Flexible Business Model vs. Standardized Operating Model
Can a business succeed that aims for flexibility, but is build on standardization and centralization?
DHL Freight Germany is a German based road forwarding company specialized in domestic and international Groupage, LTL (less-than-truck load) and FTL (full-truck load). For the purpose of this exercise, the analysis should focus only on the domestic groupage business and is based on the status quo as of Q1 2015.
The German groupage network of DHL Freight is operated via approximately 40 terminals. Those terminals function as consolidation points for the linehauls between the terminals and for the last-mile in- and outbound. While the vast majority of linehauls is managed centrally out of three national dispatching centers (in combination with DHL Freight’s domestic LTL and FTL transports), every terminal manages its last-mile distribution and pick-up itself.
According to DHL Global Forwarding, Freight’s former CEO Roger Crook (new CEO has not been appoint yet), DHL Freight’s business model is described as follows: “[…] DHL Freight […] operates asset light, manages transport capacity of Road- […] carriers on behalf of customers and is extremely flexible in adapting operational procedures to customer specific needs. This includes full end to end management of logistic solutions.”1
Despite highlighting the flexibility of the solutions and the promise of customer-tailored services, the operating model of DHL Freight Germany is focused on efficiency. In recent years, most business initiatives aimed for standardization and centralization.
Centralization: the overarching trend during the last couple of years has been to centralize many administrational and operational tasks. This shift had a significant impact on Freight’s organizational setup. Many functions that were located historically within the terminals were moved to corporate headquarters. Employees were either relocated to the headquarters or reporting lines were changed to headquarter based functions. In this case the employees remained physically within the terminal, but received their work instructions from a central function. One important example for a function that was centralized is the department that sets process standards and manages operations within the terminal. The consequence was that not the terminal manager, who manages most customers and a day-to-day basis, designed the processes, but a headquarter function.

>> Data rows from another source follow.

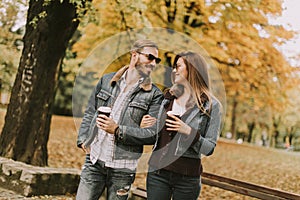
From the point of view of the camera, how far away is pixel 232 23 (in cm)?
1039

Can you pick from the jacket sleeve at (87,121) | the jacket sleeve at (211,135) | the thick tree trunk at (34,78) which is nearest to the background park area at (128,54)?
the thick tree trunk at (34,78)

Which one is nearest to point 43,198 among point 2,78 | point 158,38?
point 158,38

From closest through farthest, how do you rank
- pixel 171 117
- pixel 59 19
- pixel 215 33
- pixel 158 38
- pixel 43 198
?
pixel 171 117 < pixel 43 198 < pixel 59 19 < pixel 158 38 < pixel 215 33

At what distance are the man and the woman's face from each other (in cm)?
14

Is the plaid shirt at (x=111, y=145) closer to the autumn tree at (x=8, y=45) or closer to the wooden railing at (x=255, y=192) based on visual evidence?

Another example of centralization was the creation of national dispatching centers. Before, every terminal was planning its long-distance traffic itself, while now the national dispatching centers plan for all terminals centrally. Besides considering historical data, every terminal reports daily its demand in order for the national dispatching centers to do the planning. This centralization is aimed to achieve significant synergies on capacity and resource utilization. But the terminals partially lose their flexibility to react on unforeseen customer needs.
Standardization: the higher degree of centralization is closely connected to more standardization. One highly visible effort was the introduction of a fixed schedule for departures of linehauls and a strict penalty system, if terminals do not comply. Those fixed schedules have without doubt a positive impact on efficiencies (better predictability, less waiting-time, etc.), yet it limits the terminal’s flexibility to react on customer demands.
The implementation of the national dispatching centers is also a major lever for standardization. Due to the changes in the planning process, every terminal has pre-defined cut-off times at which they have to report the capacity demand to the dispatching centers. Every customer request that gets known only after those cut-off times cannot or only with huge additional effort be executed.
All-in-all those changes are focused on efficiency and creating a lower cost base through leveraging scale and standards. This itself might be – correctly executed – a promising operating strategy. Yet in this case the issue is that the business model and customer promise is not focused on a low-cost/ low-price strategy, but rather on differentiation by being highly flexible and providing customer-tailored solutions. An additional problem is that all those changes shifted the operational responsibility and authority away from the terminals to headquarters. However the ability to react flexible on customer demands sits mostly within the terminals. This operating model basically prevents that the business can execute the business model. Management does not give Operations the tools to deliver customer focused and highly flexible services.
1) http://www.dhl.com/en/about_us/company_portrait/our_organization.html (12/5/2015, 12:34pm)
As someone with little to no background in logistics, it is still clear to me after reading your post that DHL’s business and operating models are definitely in conflict. If the customer promise is flexibility but the local terminals have no power to deliver this promise, as you note, things will begin to break down. It seems that DHL must chose either to revise its customer value proposition or allow more autonomy at the terminal level. In this case, it seems as though the most realistic solution would be to re-position the company as a low-cost, reliable carrier versus one that caters to their every need. Maybe it is possible to have both? It seems they should definitely standardize and centralize the operations for the longer, higher capacity line hauls, but might they also offer flexibility and customized routes and cutoffs for customers with significant volume of their own?